Per iniziare, in una cappa di coltura cellulare, aggiungere il lipoaspirato raccolto in una provetta da centrifuga da 50 millilitri. Trasferire il lipoaspirato in una siringa Luer lock sterile da 20 millilitri. Quindi collegare un connettore da 1,4 millimetri alla siringa.
Collegare ora una seconda siringa Luer lock da 20 millilitri al lato controlaterale del connettore. Spingere il tessuto adiposo da una siringa all'altra circa 30 volte. Quindi trasferire il grasso emulsionato in una provetta da centrifuga fresca da 50 millilitri.
Centrifugare il grasso a 500 g per 10 minuti. Quindi scartare lo strato superiore oleoso. Raccogliere lo strato centrale purificato contenente lo strato vascolare stromale separato e trasferirlo in una provetta da centrifuga fresca da 50 millilitri.
Ora riempi la provetta da centrifuga con DMEM integrato fino a 40 millilitri. Centrifugare nuovamente la provetta a 500 G per cinque minuti. Raccogliere lo strato di mSVF risultante e trasferirlo in una nuova provetta da centrifuga da 50 millilitri.
In una provetta sterile da 1,5 millilitri, pipettare 100 microlitri della frazione vascolare stromale isolata. A questo, aggiungere 10 microlitri di trombina, quindi pipettare 10 microlitri di cloruro di calcio. Infine, aggiungere 70 microlitri di acido tranexamico alla miscela.
Con un puntale della pipetta nuovo, aggiungere 10 microlitri di fibrinogeno al tubo poco prima dell'applicazione. Dopo la polimerizzazione della miscela di idrogel mSVF, pipettare 200 microlitri di idrogel in una piastra a 12 pozzetti per scopi analitici. Ora aggiungi 100 microlitri di idrogel di fibrina in un pozzetto come controllo negativo.
Incubare la piastra a 12 pozzetti a 37 gradi Celsius sotto il 5% di anidride carbonica per 30 minuti. Quindi aggiungere un millilitro di terreno di coltura preriscaldato a ciascun pozzetto. Riposizionare la piastra a 12 pozzetti nell'incubatore per quattro ore.
Aggiungere un millilitro di resazurina a ciascun pozzetto prima di incubare nuovamente per 24 ore. Pipettare i campioni di resazurina in una piastra a 96 pozzetti. Il giorno successivo, utilizzare un lettore di micropiastre multimodale per imaging cellulare per misurare la prima intensità di fluorescenza.
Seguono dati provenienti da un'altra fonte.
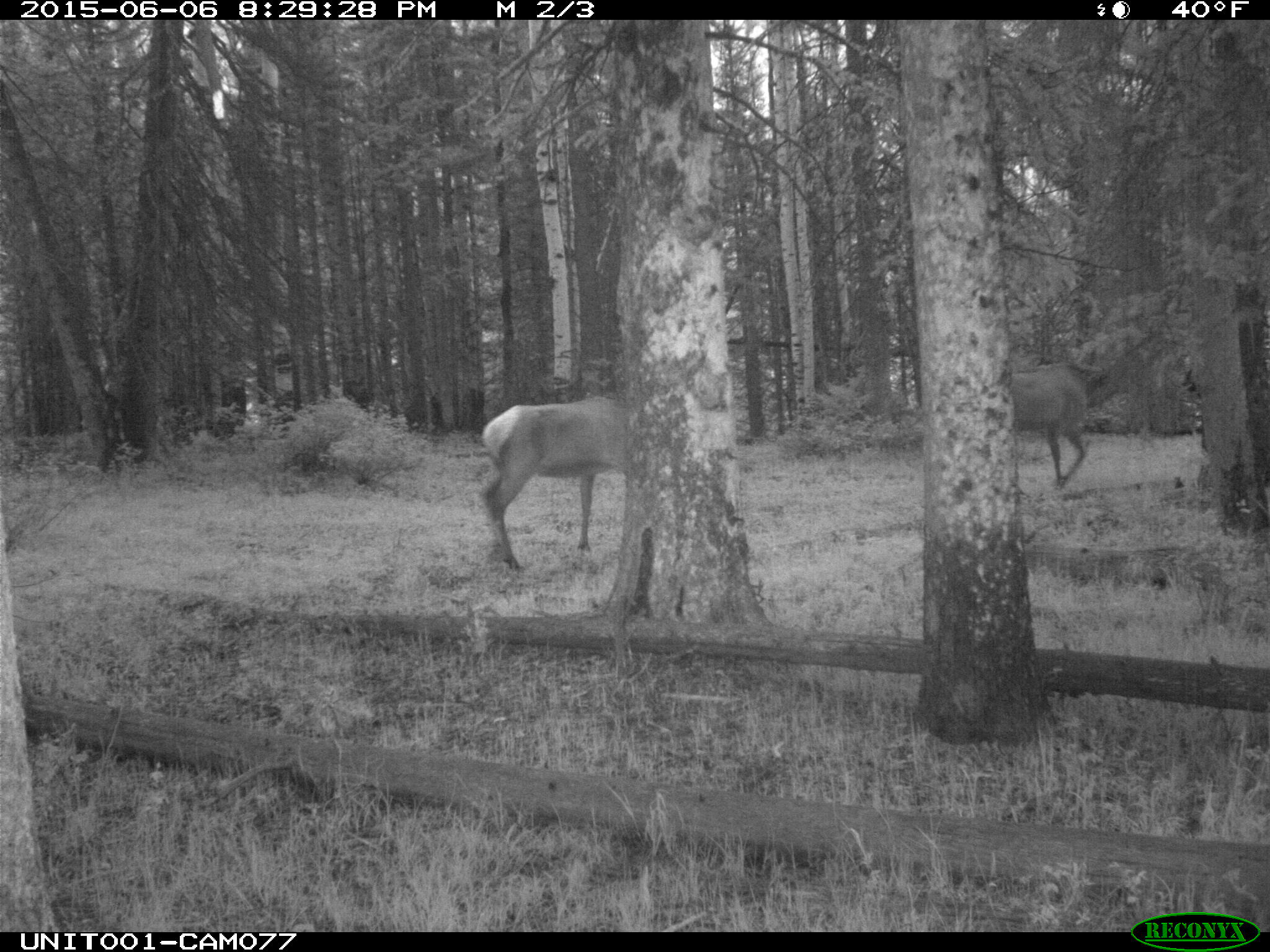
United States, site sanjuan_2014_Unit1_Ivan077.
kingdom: Animalia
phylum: Chordata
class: Mammalia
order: Artiodactyla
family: Cervidae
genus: Cervus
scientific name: Cervus elaphus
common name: red deer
Cervus elaphus (red deer).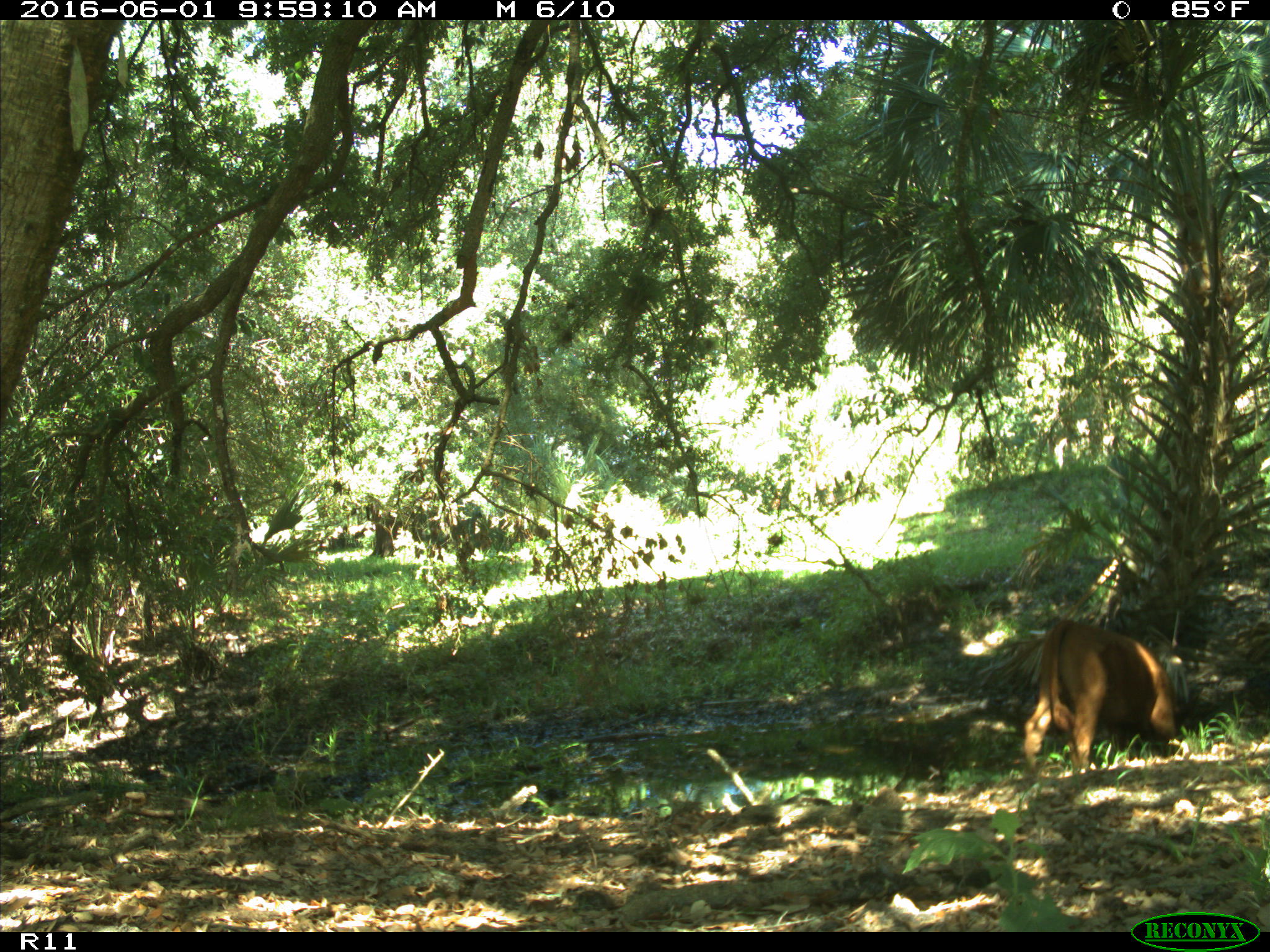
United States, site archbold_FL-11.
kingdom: Animalia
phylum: Chordata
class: Mammalia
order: Artiodactyla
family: Bovidae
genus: Bos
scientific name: Bos taurus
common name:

Per l'analisi istologica nei giorni uno, tre e sette, incubare l'idrogel di fibrina in 0,5 millilitri di paraformaldeide al 4%. Ora aggiungi l'1% di PBS al piatto e conservalo a quattro gradi Celsius. Il test della resazurina è stato eseguito per quantificare la vitalità cellulare in vitro della frazione vascolare e dell'idrogel.
La frazione vascolare ha mostrato una ridotta vitalità il terzo giorno, mentre la combinazione di idrogel mSVF-fibrina è rimasta vicina al basale. Entro il settimo giorno, la vitalità della mSVF è diminuita, mentre la combinazione di idrogel di mSVF e fibrina è aumentata. L'analisi istologica non ha mostrato alcuna riduzione del numero di nuclei cellulari nei giorni tre e sette.
L'idrogel di fibrina ha mostrato una degradazione minima con cluster cellulari visibili distribuiti uniformemente.